Oke, demikian dulu ya. Maaf blog kali ini agak nyampah dan isinya cuma cerita dan sangat self-center . Ya, mau gimana ya, ini kan blog saya. hahaha, peace!


 Depok, 

Sore nan panas









Sabtu, 05 Juli 2014

Kangen Bercerita, Hari ini tentang Legowo

Saya sedang mempersiapkan sebuah tulisan yang serius, tapi ga kunjung kelar karena kelamaan mikir. haha. Namun, saya udah kangen bercerita di blog ini, rasanya ga adil kalau waktu saya begitu lama tercurah untuk tulisan yang satu itu. Baiklah, saya hanya akan menceritakan hal-hal yang ringan saja. Hal-hal printilan yang masih saya ingat di tengah kesibukan setiap individu di muka bumi, termasuk kasak kusuk di Sekdilu 38. 


Tentang Penantian
Semakin ke sini, saya semakin belajar banyak untuk menjadi seseorang yang legowo. Bukan karena di diklat saya memilih kelas 'kepribadian dan kesabaran diri' atau ikut kursus serupa di luar sana :) namun karena diklat Kemlu menawarkan banyak hal yang senantiasa membuat saya bersyukur; bersyukur karena telah menerima informasi dan ilmu yang tak terkira dan saya sukai serta berjumpa secara langsung dengan orang-orang hebat di negeri ini. Kesempatan-kesempatan seperti ini sungguh tak ternilai harganya. Ingin saya berbagi, tentang bagaimana rasanya diberi kuliah oleh Menteri Marty Natalegawa, berfoto bersama Bapak Hasjim Djalal, mendengar langsung celoteh Bapak Dino Patti Djalal, hingga para Duta Besar asing, dan pejabat tinggi dari PBB, selain kurang etis tentunya kalau ditulis satu-persatu tentunya blog ini ga akan selesai-selesai, hehe. Bagi yang mau bertanya secara langsung, silahkan..berhubung saya menyimpan catatan-catatan selama kelas yang terkait dengan hal substansi :)

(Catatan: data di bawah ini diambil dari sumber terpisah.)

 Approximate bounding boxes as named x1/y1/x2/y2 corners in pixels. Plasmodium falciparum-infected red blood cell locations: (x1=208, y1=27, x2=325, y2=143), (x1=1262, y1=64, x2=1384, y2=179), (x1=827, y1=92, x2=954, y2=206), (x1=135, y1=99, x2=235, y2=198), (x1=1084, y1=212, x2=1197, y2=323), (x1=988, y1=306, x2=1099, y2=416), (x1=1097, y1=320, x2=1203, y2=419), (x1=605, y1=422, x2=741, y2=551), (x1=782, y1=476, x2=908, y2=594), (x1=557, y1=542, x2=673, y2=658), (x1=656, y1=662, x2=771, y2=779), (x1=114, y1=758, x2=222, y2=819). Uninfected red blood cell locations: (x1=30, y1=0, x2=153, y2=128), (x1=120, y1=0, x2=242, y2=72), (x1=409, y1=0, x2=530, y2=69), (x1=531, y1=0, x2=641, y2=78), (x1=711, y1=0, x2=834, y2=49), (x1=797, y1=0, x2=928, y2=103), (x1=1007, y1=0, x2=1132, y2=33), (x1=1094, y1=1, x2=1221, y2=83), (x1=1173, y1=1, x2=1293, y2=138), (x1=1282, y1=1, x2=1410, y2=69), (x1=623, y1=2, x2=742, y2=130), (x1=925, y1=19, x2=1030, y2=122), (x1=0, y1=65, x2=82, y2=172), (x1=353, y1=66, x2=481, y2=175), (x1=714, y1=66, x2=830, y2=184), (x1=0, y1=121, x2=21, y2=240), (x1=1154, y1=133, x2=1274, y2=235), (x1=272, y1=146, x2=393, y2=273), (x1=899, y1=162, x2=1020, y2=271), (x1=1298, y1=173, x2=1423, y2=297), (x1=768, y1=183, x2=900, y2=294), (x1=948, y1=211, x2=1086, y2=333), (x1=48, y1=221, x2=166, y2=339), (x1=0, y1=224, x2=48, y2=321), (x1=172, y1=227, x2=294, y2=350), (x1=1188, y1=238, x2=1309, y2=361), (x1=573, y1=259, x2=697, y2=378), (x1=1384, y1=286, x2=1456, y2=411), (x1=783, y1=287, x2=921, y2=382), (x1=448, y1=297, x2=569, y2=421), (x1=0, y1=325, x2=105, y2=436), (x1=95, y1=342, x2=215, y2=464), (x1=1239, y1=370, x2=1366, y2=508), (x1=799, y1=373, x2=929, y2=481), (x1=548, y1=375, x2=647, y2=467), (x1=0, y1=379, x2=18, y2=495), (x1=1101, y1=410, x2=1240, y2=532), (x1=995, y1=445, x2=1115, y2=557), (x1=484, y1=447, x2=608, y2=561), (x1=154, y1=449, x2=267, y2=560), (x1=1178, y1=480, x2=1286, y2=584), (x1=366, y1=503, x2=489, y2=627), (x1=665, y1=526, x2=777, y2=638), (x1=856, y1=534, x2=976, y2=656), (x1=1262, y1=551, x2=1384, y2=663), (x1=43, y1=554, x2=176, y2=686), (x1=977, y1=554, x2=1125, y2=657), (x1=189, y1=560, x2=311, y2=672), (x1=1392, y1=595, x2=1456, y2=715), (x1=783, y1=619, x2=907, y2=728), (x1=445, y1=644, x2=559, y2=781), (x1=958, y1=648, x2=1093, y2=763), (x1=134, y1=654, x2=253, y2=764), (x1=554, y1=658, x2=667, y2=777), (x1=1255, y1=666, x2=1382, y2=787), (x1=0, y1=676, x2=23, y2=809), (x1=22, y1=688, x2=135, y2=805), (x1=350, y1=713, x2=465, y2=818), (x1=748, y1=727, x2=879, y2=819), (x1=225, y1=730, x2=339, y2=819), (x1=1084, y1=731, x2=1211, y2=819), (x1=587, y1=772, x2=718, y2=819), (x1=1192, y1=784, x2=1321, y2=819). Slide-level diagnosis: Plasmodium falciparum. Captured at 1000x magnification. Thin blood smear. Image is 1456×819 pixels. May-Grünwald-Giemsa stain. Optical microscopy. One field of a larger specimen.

Satu hal yang bisa saya gambarkan dari serangkaian pertemuan dengan orang-orang hebat di atas, kami diajarkan untuk bersabar dan menjadi pribadi yang baik kepada sesama. Mereka adalah pemuda-pemuda cupu di zamannya, seperti kita-kita ini. Berbekal keingintahuan dan pengabdian tulus, mereka berhasil melangkahi jenjang kesulitan dan tantangan dalam hidup. Siapa sangka Dubes Hasjim Djalal, pria baya yang membuat saya kagum setengah mati, adalah anak petani dari desa di Bukit Tinggi. Berkat keteguhan dan ketulusan hatinya, ia berhasil membanggakan Indonesia dalam negosiasi panjang di forum internasional. Berkait beliau, United Nations Convention on the Law of the Sea (UNCLOS) bisa tercapai, hingga akhirnya kita bisa punya Laut Wilayah dan menikmati otoritas di dalamnya. Atas jasa urang darek (orang pegunungan) ini, Indonesia menjadi negara kepulauan terbesar di dunia. 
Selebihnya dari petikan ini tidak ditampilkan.